Students to depend more on pvt institutions for higher edn

July 31, 2011

Students who have passed Higher Secondary Certificate and equivalent exams this year will depend more on private educational institutions as the students far outnumber the seats in public universities and students are unwilling to pursue higher education under the National University in colleges.
According to the latest University Grants Commission report that was placed in the parliament this year, 229,491 students can get enrolled in 31 public universities. Eighteen public medical colleges have 2,712 seats and there are 300 seats in three public dental colleges.
A total of 5,74,261 students passed the examinations this year and the figure is higher by 40,892 than the figure of the past year, according to the result published on July 27.
The number of GPA 5 scorers has also increased this year. A total of 39,769, students got GPA 5 this year and the figure is up by 10,765 than the figure of the past year.
Although the number of successful students has increased in recent years, the number of seats in public universities has not increased in accordance with the number of admission seekers.
This seat problem is forcing students to go to private institutions and some private universities are doing business cashing in on the problem.

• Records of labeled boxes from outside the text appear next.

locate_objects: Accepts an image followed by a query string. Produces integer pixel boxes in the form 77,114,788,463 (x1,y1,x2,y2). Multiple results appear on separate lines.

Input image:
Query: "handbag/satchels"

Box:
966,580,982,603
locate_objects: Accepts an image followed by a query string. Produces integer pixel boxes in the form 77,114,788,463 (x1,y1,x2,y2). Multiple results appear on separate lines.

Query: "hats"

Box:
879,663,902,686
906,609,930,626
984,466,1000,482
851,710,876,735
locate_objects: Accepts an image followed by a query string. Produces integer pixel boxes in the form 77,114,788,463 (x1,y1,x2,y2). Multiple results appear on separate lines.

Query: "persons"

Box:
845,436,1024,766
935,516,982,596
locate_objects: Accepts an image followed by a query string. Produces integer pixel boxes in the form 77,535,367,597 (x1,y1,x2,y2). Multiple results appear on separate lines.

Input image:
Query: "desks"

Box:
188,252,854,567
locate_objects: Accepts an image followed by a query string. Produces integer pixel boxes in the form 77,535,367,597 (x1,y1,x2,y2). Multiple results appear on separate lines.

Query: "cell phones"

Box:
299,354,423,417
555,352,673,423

Fifty-one private universities are in operation in the country and some new universities are waiting for approval.
Many GPA 5 scorers will not get the chance for admission to top public universities such as University of Dhaka, Bangladesh University of Engineering and Technology, University of Rajshahi, University of Chittaogng, Jahangirnagar University, and medical colleges.

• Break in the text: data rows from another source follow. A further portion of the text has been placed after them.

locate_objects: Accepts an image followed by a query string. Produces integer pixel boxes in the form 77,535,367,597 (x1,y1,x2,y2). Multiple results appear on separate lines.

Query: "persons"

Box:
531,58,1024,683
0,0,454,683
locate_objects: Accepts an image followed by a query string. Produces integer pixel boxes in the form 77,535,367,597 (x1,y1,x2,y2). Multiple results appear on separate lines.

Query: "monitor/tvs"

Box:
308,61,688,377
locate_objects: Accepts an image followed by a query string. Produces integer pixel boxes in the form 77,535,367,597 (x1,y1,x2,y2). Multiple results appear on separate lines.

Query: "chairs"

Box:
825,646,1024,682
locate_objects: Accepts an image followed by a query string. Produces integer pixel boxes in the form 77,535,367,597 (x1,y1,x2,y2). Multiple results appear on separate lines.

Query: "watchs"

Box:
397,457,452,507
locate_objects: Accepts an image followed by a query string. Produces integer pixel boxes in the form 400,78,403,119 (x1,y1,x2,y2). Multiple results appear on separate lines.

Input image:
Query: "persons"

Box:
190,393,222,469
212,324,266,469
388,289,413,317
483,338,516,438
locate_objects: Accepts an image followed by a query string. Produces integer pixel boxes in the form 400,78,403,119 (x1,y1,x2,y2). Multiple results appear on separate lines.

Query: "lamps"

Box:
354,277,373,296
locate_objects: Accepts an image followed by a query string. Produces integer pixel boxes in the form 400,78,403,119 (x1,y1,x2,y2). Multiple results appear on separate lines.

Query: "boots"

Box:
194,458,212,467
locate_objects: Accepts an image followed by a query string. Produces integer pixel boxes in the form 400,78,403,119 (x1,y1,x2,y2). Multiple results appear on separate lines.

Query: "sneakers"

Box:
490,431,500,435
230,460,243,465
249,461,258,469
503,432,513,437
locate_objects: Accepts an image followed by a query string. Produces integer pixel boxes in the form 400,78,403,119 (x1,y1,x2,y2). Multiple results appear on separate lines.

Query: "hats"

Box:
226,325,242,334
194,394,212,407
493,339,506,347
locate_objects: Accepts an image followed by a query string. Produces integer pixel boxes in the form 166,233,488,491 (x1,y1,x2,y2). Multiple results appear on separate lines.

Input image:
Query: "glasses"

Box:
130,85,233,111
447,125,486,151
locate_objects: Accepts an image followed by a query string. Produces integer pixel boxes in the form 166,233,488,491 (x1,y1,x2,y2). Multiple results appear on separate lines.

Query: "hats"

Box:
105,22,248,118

In the past year, 30 students contested for a single seat in the University of Dhaka.
The education minister, Nurul Islam Nahid, however, said that there would be no seat crisis.
‘No one will face seat crisis. There are more seats in all universities and colleges than the total number of students who have passed,’ he said at the secretariat on July 27 after announcing the exams results.
Serajul Islam Choudhury, professor emeritus in Dhaka University, said that there could be two solutions of such problems of seats.
He said that the colleges offering higher education having good infrastructure and good teachers could be upgraded into fully-fledged universities.
He also said that it was not possible at this moment to ignore the necessity of private universities. ‘But we should ensure the standards of education in such universities,’ he said.